No matter where we go, we will face people who are negative, people who oppose our ideas. As a result we react and attack back to defend ourselves, which makes situations and relations more aggravate. So what is the best way to deal with the difficult persons? The answer could be as simple as this, ‘don’t let it bother to you to begin with.’ It wasn’t always this simple, and took me some time before overcoming this natural urgency to protect oneself and attack back. If it was easy, there wouldn’t be difficult or negative people to begin with.
Difficult situations are part of everyone’s life. Employers and employees can’t get along. Partners clash over money. Spouses cannot resolve disagreements. A bully at your work is difficult for you to face. Your neighbours are constantly fighting. Your father is unhappy about your career choice.
Don’t think that by ignoring such situations, things will take a smooth shape or turn in your way. Employees get fired, partnerships and marriages break up, everyone is miserable. Worrying and waiting for the right time to come for some solution, can never resolve the problem. Only you stress yourself and sulk without reaching to any conclusion. Cutting off from the problem or from the person is not a practical solution. Losing employees, supporters and friends because you needlessly disassociate from them may reduce your stress, but you might also become lonely.
Allow them to express
People are as entitled to their opinions as you are. Allow them to express how they feel and let it be. Remember that it’s all relative and a matter of perspective. What we consider positive can be perceived by another as negative. When we react, it becomes me-versus-you, who is right? Some people may have a less than communicative way of expressing themselves – it may even be offensive, but they are still entitled to do so. They have the right to express their own opinions and we have the right and will power to choose our responses. We have to decide that what we want to choose, peace or constant conflict.
Don’t try to change the other person when you encountered with a difficult person, otherwise you will only get into a power struggle, cause defensiveness, invite criticism, or otherwise make things worse. It also makes you a more difficult person to deal with. Try to look for the positive points of others and instead of criticizing their negative aspects, focus on positive aspects. The other person will feel more appreciated, and you will likely enjoy your time together more.
Requires different approach
We all have to deal with difficult people in our lives on a regular basis. We have to work with co-workers who are irritable and aggressive. We have to deal with such adults or teenagers who are not happy with the restrictions in their life, who hates limitations set for them and who are difficult because of this reason only.
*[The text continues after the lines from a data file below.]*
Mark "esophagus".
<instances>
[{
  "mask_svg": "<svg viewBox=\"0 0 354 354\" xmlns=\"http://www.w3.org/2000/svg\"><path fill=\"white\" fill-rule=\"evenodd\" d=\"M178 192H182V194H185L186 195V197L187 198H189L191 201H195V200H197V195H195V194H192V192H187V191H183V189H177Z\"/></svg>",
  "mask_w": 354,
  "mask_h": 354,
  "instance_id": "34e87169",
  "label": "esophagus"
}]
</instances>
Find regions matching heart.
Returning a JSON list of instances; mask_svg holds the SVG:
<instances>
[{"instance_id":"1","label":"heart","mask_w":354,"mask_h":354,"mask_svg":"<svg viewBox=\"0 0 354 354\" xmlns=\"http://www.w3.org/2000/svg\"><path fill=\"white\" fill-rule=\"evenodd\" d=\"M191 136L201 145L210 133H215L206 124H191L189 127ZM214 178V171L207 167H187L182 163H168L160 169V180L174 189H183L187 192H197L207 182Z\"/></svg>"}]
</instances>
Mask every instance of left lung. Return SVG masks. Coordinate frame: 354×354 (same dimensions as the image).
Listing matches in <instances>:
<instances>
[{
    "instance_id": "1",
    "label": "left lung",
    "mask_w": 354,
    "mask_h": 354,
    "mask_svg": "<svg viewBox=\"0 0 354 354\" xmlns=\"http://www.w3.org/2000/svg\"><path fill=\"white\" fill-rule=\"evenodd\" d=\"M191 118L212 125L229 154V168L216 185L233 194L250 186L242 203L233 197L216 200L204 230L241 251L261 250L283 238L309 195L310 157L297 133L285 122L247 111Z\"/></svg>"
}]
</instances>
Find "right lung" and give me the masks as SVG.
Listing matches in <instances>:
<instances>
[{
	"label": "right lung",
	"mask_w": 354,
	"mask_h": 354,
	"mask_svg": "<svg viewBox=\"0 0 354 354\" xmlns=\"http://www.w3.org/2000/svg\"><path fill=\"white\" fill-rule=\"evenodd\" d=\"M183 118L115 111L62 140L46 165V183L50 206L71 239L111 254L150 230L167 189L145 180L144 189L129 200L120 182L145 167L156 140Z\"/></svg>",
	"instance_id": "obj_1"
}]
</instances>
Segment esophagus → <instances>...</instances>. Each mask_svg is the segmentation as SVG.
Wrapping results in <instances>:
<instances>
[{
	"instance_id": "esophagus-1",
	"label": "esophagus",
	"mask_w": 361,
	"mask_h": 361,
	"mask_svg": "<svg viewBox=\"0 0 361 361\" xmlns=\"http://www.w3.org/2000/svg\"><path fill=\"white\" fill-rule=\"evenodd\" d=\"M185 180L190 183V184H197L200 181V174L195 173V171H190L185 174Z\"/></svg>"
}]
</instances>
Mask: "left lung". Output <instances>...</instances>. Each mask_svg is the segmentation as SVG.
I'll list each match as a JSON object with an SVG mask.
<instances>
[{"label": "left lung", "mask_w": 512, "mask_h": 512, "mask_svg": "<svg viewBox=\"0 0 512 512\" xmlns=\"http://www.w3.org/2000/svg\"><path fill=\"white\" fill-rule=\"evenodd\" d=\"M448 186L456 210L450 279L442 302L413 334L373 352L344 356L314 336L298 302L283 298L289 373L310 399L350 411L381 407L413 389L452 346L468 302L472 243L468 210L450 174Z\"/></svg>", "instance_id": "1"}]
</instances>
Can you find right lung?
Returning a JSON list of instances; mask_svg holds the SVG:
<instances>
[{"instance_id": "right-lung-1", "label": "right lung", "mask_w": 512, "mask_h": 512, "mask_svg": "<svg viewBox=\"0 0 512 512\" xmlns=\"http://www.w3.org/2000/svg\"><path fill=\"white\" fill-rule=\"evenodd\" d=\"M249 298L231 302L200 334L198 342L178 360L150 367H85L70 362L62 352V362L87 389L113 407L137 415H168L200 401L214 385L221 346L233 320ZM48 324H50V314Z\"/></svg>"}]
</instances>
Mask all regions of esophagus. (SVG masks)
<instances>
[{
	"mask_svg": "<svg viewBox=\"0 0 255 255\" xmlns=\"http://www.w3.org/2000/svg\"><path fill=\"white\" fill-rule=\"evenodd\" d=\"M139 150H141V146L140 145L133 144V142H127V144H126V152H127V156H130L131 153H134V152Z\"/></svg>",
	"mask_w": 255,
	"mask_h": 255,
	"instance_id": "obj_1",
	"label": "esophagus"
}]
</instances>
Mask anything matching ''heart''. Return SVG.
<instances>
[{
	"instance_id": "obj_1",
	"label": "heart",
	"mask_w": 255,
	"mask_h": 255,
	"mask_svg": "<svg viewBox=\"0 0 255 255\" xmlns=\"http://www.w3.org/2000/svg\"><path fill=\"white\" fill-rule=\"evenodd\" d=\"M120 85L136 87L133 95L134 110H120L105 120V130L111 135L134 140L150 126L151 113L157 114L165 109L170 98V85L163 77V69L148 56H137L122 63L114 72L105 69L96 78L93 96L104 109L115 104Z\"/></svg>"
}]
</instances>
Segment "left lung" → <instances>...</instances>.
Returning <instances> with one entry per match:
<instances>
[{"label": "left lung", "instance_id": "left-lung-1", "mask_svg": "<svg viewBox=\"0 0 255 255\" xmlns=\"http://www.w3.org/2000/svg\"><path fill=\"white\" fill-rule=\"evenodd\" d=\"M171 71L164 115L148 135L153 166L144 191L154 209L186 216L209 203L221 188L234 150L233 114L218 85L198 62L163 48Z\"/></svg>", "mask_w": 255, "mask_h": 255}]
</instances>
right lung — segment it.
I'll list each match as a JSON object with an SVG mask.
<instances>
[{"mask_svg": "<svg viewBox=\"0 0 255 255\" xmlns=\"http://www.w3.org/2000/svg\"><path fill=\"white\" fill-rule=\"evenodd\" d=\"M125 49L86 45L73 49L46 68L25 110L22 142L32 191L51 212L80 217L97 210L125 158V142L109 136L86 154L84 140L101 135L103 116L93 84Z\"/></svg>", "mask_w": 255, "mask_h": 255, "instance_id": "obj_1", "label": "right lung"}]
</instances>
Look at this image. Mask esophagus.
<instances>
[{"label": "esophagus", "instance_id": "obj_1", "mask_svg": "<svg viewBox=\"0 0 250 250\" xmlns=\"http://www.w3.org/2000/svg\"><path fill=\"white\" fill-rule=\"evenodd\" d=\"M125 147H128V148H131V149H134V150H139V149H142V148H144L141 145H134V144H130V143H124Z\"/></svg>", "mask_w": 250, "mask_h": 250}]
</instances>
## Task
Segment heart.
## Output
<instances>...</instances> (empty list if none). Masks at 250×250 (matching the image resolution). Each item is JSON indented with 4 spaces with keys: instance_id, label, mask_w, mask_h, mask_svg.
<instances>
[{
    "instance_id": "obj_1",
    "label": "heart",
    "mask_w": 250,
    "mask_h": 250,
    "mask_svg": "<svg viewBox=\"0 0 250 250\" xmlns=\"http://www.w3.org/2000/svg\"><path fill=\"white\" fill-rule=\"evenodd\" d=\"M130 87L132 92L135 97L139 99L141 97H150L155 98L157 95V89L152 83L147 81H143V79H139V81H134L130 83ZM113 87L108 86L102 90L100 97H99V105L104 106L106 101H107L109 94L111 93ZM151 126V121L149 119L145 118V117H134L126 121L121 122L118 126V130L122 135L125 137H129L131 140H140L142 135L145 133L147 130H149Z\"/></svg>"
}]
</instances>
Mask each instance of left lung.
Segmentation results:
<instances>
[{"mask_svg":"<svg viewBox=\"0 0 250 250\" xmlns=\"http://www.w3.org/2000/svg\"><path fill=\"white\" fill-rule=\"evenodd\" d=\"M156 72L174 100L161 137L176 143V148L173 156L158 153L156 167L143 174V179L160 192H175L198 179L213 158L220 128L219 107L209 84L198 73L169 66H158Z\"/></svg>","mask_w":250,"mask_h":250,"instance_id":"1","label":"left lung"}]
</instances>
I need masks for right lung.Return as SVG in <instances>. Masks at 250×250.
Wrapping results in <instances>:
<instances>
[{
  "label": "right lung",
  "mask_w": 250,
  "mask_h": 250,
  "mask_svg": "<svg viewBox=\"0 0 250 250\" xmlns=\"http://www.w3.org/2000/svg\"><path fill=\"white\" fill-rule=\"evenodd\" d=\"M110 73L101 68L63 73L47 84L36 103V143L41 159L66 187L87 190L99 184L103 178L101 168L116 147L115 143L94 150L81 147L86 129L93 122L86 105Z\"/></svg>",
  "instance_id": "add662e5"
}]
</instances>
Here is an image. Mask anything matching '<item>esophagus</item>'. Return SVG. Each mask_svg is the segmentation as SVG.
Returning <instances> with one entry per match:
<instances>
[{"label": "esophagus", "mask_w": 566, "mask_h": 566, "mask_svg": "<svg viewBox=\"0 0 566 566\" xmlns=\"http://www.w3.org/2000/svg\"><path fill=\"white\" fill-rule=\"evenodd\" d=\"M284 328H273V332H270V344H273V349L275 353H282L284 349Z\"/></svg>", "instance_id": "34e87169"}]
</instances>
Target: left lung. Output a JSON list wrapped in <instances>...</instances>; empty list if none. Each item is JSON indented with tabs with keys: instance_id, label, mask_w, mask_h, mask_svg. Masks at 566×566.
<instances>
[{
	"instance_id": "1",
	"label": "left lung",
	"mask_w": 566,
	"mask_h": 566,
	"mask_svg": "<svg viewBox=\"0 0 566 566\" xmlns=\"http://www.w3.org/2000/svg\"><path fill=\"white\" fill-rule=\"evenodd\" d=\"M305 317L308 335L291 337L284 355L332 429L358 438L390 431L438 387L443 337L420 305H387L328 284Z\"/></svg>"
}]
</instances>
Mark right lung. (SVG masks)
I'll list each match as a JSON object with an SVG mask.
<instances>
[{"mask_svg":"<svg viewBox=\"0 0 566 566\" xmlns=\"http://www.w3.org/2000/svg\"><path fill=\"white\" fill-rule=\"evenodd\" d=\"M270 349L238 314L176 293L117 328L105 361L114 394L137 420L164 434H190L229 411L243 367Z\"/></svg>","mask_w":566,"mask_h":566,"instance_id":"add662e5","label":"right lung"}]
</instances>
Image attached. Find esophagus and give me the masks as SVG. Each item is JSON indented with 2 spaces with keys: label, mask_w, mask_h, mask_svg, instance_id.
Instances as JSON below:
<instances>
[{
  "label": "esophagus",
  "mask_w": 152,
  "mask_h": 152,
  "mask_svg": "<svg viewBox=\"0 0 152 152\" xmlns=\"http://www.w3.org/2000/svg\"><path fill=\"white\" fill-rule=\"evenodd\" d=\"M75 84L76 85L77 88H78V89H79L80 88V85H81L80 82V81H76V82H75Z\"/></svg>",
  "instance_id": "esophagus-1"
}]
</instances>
We have to deal with spouses and friends who react emotionally to situations and cause difficulty because of that. Handling each of these different situations requires a different perspective which depends on your relationship with the person and the attitude of that person about the life. Anytime that you’re dealing with the same difficult people again and again, you can begin to notice signs and patterns that indicate that a difficult time is coming. This way you can deal with situation in a better way and prepare yourself. Most important is to remember in dealing with all negative people is that it’s necessary to respect everyone’s right to be who they are. Treat them in a courteous manner even when you don’t feel like it. Eventually they will likely return this respect.
Tips to deal with difficult people
Forgive- This is the best way to come out of the situation. It seems hard, but is it not the better way to keep yourself in peace instead of getting hurt or making your life miserable? Many of us hang on to grudges towards the people that have been difficult in the past. This makes it hard to move on to a better relationship with them in the future. Learn to forgive.
Don’t react – Sometimes you feel compelled to instantly send an email or call defending yourself. But emotionally charged emails or calls never get us the result we want; they only add oil to the fire. Give time to allow yourselves to cool off. Wait until you’ve cooled off before responding. Don’t react otherwise they will win.
Remove negative people from your life – Negative people can be a source of energy drain. Throw them off from your life. Keep away from them by avoiding interactions with them as much as possible.
Stick to the points-Whenever you have to discuss something with a difficult coworker, write down three to five main points, and stick to them. Even if they get off the subject and start saying nasty things, always come back to your main points. That way, you avoid getting involved in an argument.
Stay open-minded-When someone criticizes you — regardless of how you feel about them — take the opportunity to be responsive and consider how you could improve. It’s actually an opportunity for growth!